Over the last few weeks, I've had some great conversations and listened to some brilliant speakers talk about community management in open source. The amazing Clay Shirky delivered a keynote at least month's LinuxCon. Shirky used the term “structured fighting” label to describe community. A successful community is not a lovefest or fanboi club; it is a group of users and developers who have skin in the game. As coders, bug reporters, beta testers, translators or proofreaders. Civilization – as well as good technology – “comes from more people pooling resources in new ways”, according to Shirky. “After arguing about it for a really long time”, he added.

Schulich School of Business PhD candidate Mekki MacAulay presented some of his research on "community" at a recent developer conference I attended. He described some his findings after an extensive survey of community leaders across several open source software projects. He focused on the density of community (ie, the balance between core developers and more peripheral observers) and the factors that “pushed” or “pulled” participation levels.
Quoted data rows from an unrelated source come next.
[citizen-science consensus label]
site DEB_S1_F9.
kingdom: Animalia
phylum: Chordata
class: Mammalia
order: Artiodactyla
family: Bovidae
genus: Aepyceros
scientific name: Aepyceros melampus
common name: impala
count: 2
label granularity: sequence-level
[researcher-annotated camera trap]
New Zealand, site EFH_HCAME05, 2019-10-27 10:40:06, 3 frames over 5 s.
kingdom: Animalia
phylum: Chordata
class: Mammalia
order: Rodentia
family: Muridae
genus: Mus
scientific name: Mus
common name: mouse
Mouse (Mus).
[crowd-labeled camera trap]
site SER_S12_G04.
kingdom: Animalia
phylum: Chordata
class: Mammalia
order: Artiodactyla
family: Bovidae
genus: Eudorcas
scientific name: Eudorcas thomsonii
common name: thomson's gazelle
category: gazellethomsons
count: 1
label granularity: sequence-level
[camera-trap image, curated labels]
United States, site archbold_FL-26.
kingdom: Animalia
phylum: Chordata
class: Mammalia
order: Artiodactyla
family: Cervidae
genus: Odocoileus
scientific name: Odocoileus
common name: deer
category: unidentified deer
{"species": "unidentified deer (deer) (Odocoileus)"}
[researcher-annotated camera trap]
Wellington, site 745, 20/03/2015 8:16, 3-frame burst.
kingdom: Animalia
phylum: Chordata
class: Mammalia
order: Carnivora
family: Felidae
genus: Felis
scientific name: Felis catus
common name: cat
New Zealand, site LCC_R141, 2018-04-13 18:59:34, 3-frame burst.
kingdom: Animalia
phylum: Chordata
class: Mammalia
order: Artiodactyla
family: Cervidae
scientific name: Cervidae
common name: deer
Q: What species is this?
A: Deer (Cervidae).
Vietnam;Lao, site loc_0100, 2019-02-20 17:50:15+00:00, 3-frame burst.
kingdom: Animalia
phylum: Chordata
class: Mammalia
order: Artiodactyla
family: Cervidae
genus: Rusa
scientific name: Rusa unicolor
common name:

Some practices, according to MacAulay are adaptive, meaning that they change in order to attract or accommodate new participants or scenarios. Other practices are recursive, meaning the tendency is to stick with existing procedures even when new situations or challenges are faced. The research findings described how each type of practice resulted in a change in community density: pulling more people from periphery into core contributor mode, or pushing them away from it. These are practices that could fit in any knowledge management primer. Cultivation of mentorship, the communication of tradition, inclusiveness, offering a range of participation options, encouraging apprenticeship, celebrating innovation: all characteristics of successful communities.

After digesting the theoretical, I wanted to get some validation from the real world. Nicolas Pastorino manages the community for eZ Publish, an open source web content management product. He's blogged recently about his vision of community engagement, role of the manager, and how success can be measured. When we talked about community in the open source software space, once again it was clear that these goals are universal to any purposeful group of collaborators. Pastorino sees his mission as that as enabler, communicator, information broker across a very diverse group of developers and web content specialists. Goals for a community manager include:

  • Speeding up the learning curve for new participants
  • Creating guides and tutorials for contributors at both beginner and advanced levels
  • Defining meaningful reputation and participation metrics for members
  • Supporting local user groups and in-person activities
  • Setting engagement measurements and goals to monitor community health and activity
  • Ensuring diverse users can find and subscribe to specific content through a variety of channels (discussion forums, mailing lists, RSS, Twitter, IRC, blog posts, GitHub).

Communication, facilitation, moderation, building connections and relationships: core functions of a community manager in any area of business, but found pervasively in the world of open source. Organizations wanting to practice social business and really embrace the community, owe it to themselves to understand the successful tactics used by open source projects.